**Page excerpt**
When Jürgen Klopp uttered the words “Liverpool 2.0“ there was widespread excitement for the future, but has that energy ebbed away now?
I’VE been chasing a song from my childhood all week.
It has fleetingly popped into my head before sharply exiting, scrambling any semblance of focus. Requiring me to retire to a dark room in search of its notation.
It’s been harder to recall than the last time Liverpool comfortably won a game 2-0.
The song was What’s Up? By Four Non-Blondes. The only reason I can remember it right now is through a note I made on my phone. I was driving myself to madness, getting it mixed up with a combination of Annie Lennox’s Why? And Sleeping Satellite by Tasmin Archer.
You can see why, the guitar and slowed down, female vocal makes it assuaging and familiar.
Sorry, I’m doing that thing again where I make some lame personal reference to a football point. But football is a genuine heartbreak right now, so hopefully you’re enjoying my rambles.
Don’t blame me for the dream that died.
The point was, I’ve spent a large chunk of my week perpetually stuck in somewhere between 1993 and 1994. Nostalgia, as you age, becomes an expanding source of comfort and protection. It explains why people who age end up behaving like people who’ve aged.
Liverpool won a game of football Thursday night. It doesn’t feel like that. The mood is, at best, deflated and, at worst – predictably online – toxic.
Some are clearly in the bargaining phase of grief with musings about whether a change of manager is in fact no bad idea regularly popping up in comment feeds.
Perhaps it’s relevant to pose the question of what year it is when relating back to Jurgen Klopp, Liverpool and Jürgen Klopp’s Liverpool 2.0.
The manager’s identity has shifted since his January bombshell. We no longer see him as a man who will lead a brand-new Liverpool squad for the next three years.
If we did, there may be less catastrophising than we’re currently witnessing. Then again, there may not. A season unravelling over the course of two weeks at this stage will always be a stern test of supporter ego.
What is in no doubt is Liverpool have improved massively on 2022-23. They are currently 21 points better off than game 32 of the last campaign, with a trophy already in the bag.
They were nine points behind Manchester United and Newcastle United, who currently trail them by the same 21-point margin.

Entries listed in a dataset
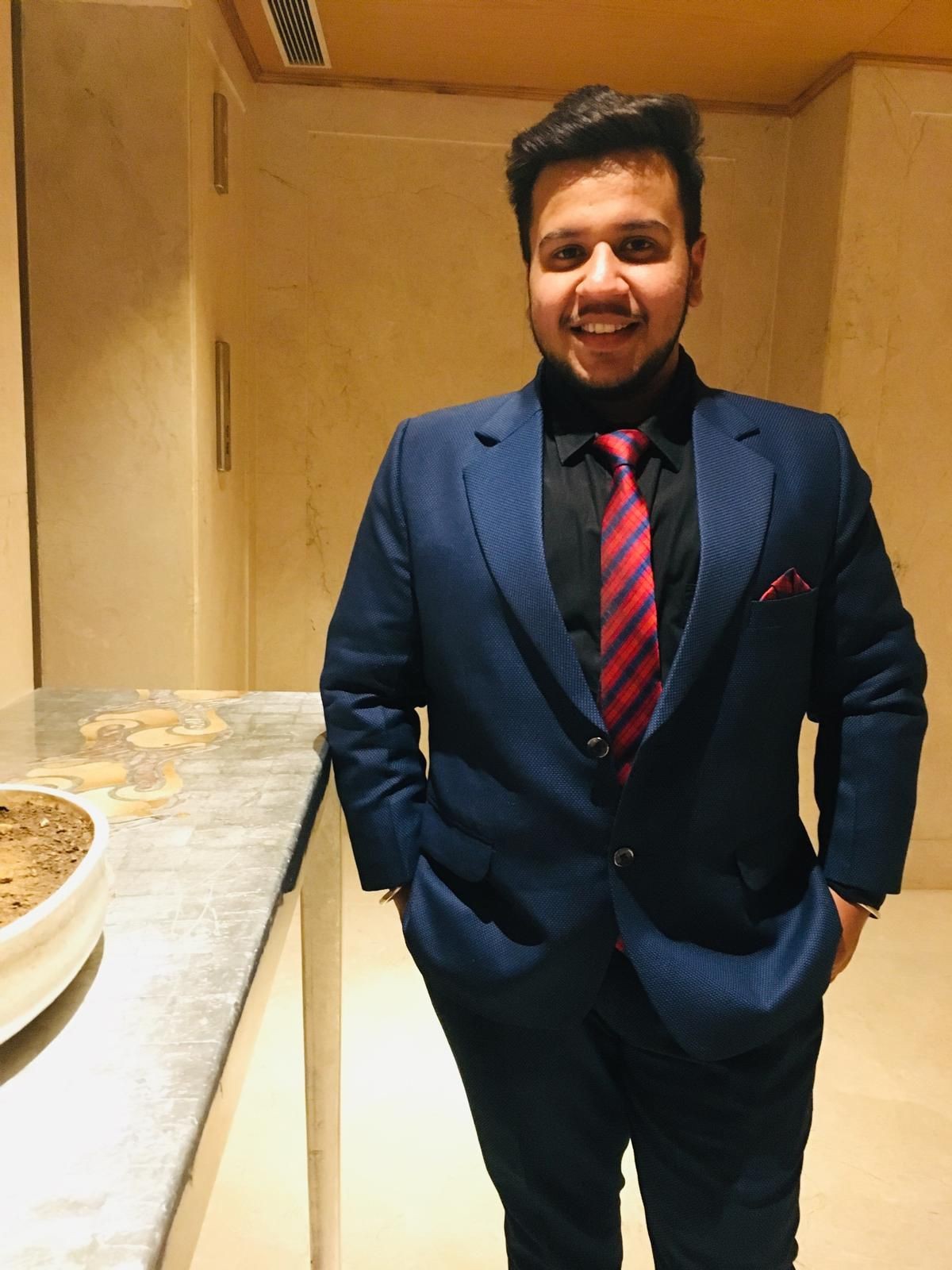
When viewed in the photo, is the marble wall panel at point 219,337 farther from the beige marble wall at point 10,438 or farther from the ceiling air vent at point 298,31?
the beige marble wall at point 10,438

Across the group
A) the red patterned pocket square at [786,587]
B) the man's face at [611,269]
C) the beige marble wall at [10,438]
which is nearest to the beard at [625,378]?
the man's face at [611,269]

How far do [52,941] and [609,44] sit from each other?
2269 mm

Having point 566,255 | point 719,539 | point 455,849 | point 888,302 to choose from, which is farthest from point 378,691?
point 888,302

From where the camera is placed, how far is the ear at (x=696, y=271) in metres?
1.00

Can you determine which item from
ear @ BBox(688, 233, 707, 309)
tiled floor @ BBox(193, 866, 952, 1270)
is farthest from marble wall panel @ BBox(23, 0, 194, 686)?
ear @ BBox(688, 233, 707, 309)

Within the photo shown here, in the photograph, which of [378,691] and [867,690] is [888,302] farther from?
[378,691]

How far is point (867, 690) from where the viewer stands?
1.00m

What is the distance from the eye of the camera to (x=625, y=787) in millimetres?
921

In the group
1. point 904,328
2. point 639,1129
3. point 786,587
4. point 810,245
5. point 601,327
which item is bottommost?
point 639,1129

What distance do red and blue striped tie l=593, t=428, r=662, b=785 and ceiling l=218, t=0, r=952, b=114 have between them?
154cm

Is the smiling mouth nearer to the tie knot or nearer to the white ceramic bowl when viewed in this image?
the tie knot

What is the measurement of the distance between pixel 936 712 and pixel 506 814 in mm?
2045

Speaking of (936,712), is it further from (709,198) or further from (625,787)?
(625,787)

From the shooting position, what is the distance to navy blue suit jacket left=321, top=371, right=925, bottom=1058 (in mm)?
931
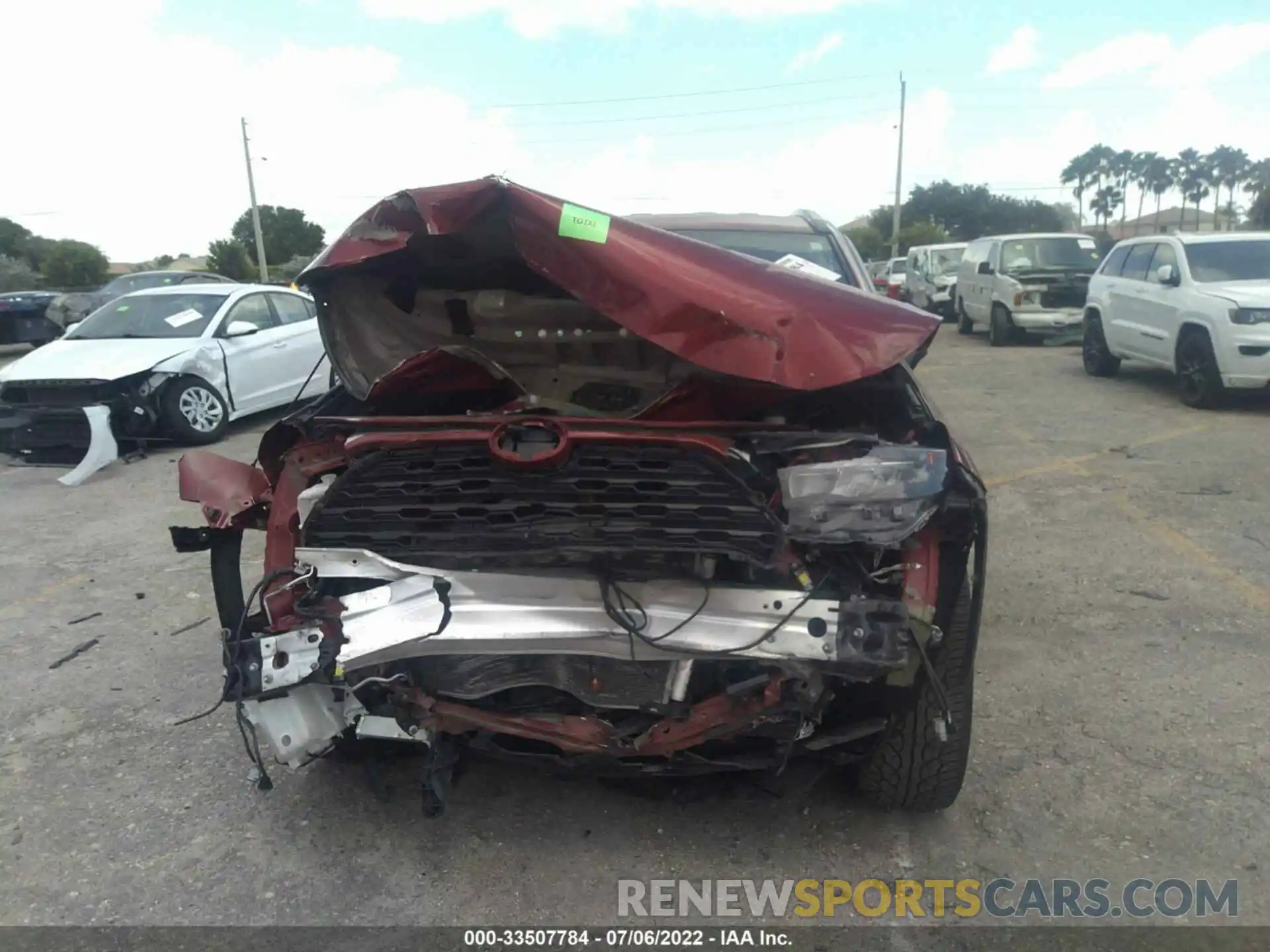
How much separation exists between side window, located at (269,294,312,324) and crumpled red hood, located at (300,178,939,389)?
8.26m

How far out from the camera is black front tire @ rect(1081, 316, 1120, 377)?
1125cm

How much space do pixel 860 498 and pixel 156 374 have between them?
308 inches

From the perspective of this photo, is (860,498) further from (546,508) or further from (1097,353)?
(1097,353)

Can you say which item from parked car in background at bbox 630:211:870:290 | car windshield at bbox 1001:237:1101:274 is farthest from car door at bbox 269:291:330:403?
car windshield at bbox 1001:237:1101:274

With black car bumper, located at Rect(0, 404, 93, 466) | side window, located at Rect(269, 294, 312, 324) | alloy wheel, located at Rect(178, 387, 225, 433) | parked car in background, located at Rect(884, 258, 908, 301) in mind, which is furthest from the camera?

**Brief**
Pick up the column about Liverpool under Jürgen Klopp right after its last sentence and write the next part.

**The answer**
With how much surgery seemed needed last summer, the prospect of keeping pace with Manchester City and being bang in a title race is something almost everyone would have taken in August.
The problem is Liverpool’s 2.0 status can no longer be matched by reality. It’s impossible to feel at the beginning when we’re preparing for the mother of all endings.
We look at the man in charge, look at his frown lines, his retinol levels and posture. We remember his words about needing a rest and apply a sense of tiredness to the entire endeavour, perhaps.
This is the problem with deciding when to leave the party. If he went when the whole thing was in a slumber, there would be much more justification for those who now want to burn it all down and start again.
The reality is the whole madness is brand new to so many. Dom Szobozslai and Alexis Mac Allister have never had to deal with Anfield wanting a league title so much. Only a handful of them left have.
All of this would be fine if we were climbing the mountain again with energy and vigour. All of this would be fine if we just put the round thing in the square thing.
All of this would be fine if I was seven years old at a disco in St. Swithin’s primary school, hearing those dulcet tones asking the question ‘what’s going on?’ for the very first time.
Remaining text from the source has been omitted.